Task to complete:
Answer from the court passage on the joint savings account:
(a) What did the petitioner refuse to state about Stembler?
(b) For whose rights does the law of Florida contain no exceptions here material?
(c) What deduction is the petitioner found not entitled to?

We are not convinced that petitioner was without knowledge of the withdrawals when they occurred. There is sufficient testimony by both petitioner and Stembler indicating that petitioner was informed of at least some of the deposits and*157 withdrawals, that she occasionally made inquiries with respect to whether deposits had been made and the balance of the account, was satisfied with Stembler's answers, and refused to state that Stembler ever lied to her with respect to such inquiries. That petitioner was motivated by the reasons she alleges in setting up the account and that Stembler perhaps took some unfair advantage of her or violated some moral obligation with respect to the account 2 does not negate the terms of the joint account or prove the existence of larceny or embezzlement of the funds.
*158 The law of Florida contains no exceptions here material with respect to the rights of joint owners, and the impossibility of a joint owner stealing jointly-held goods to which he has the right of possession.
Petitioner has failed to prove that the savings account was not what it purported to be, namely, a joint account, with Stembler having the right of possession to the funds equally with petitioner, and has further failed to prove that Stembler wrongfully converted or embezzled those funds.
Petitioner is not entitled to any deduction for a theft loss with respect to the funds of the joint savings account. Grover Tyler, 13 T.C. 186">13 T.C. 186 (1949).

Extracted entries:
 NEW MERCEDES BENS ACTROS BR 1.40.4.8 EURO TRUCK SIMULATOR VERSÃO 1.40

==

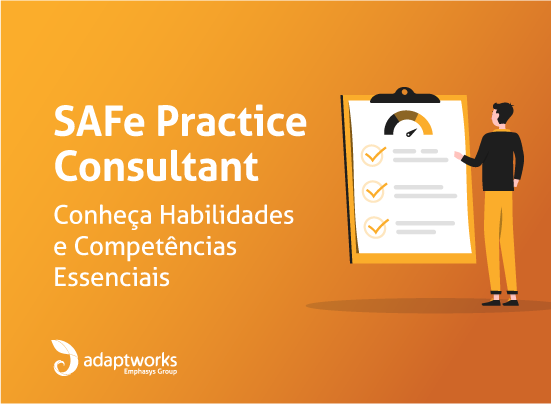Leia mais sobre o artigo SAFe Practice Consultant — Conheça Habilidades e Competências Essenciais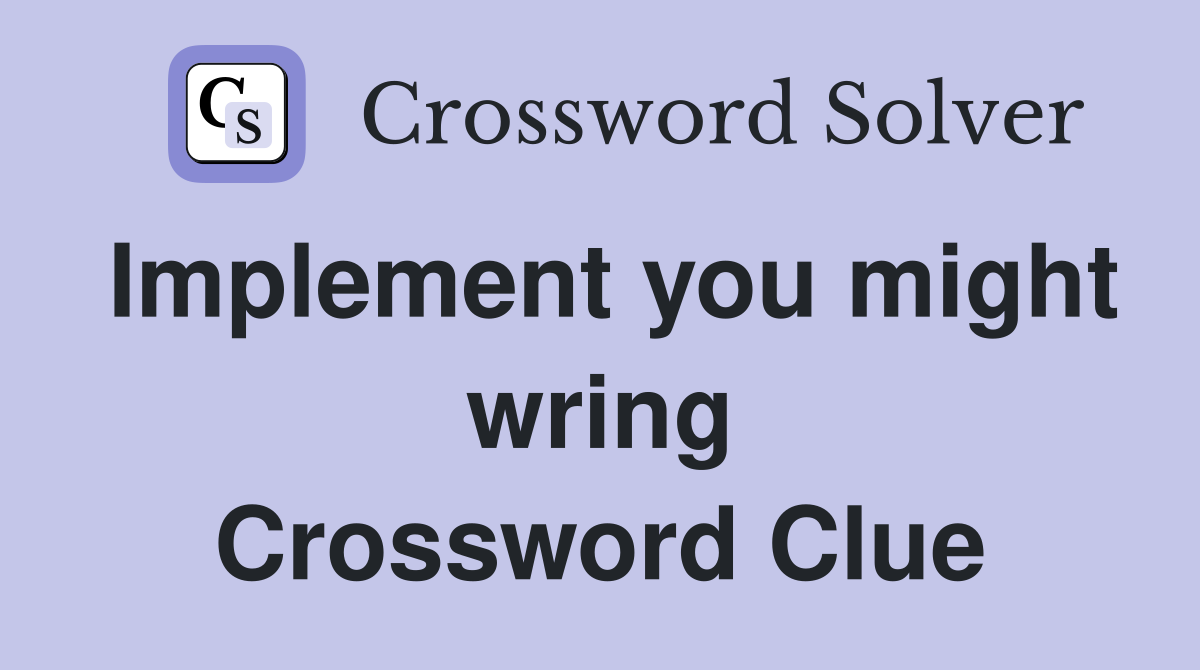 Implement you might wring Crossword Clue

Exercise result:
(a) She refused to state that Stembler ever lied to her about her inquiries.
(b) The rights of joint owners.
(c) A deduction for a theft loss with respect to the funds of the joint savings account.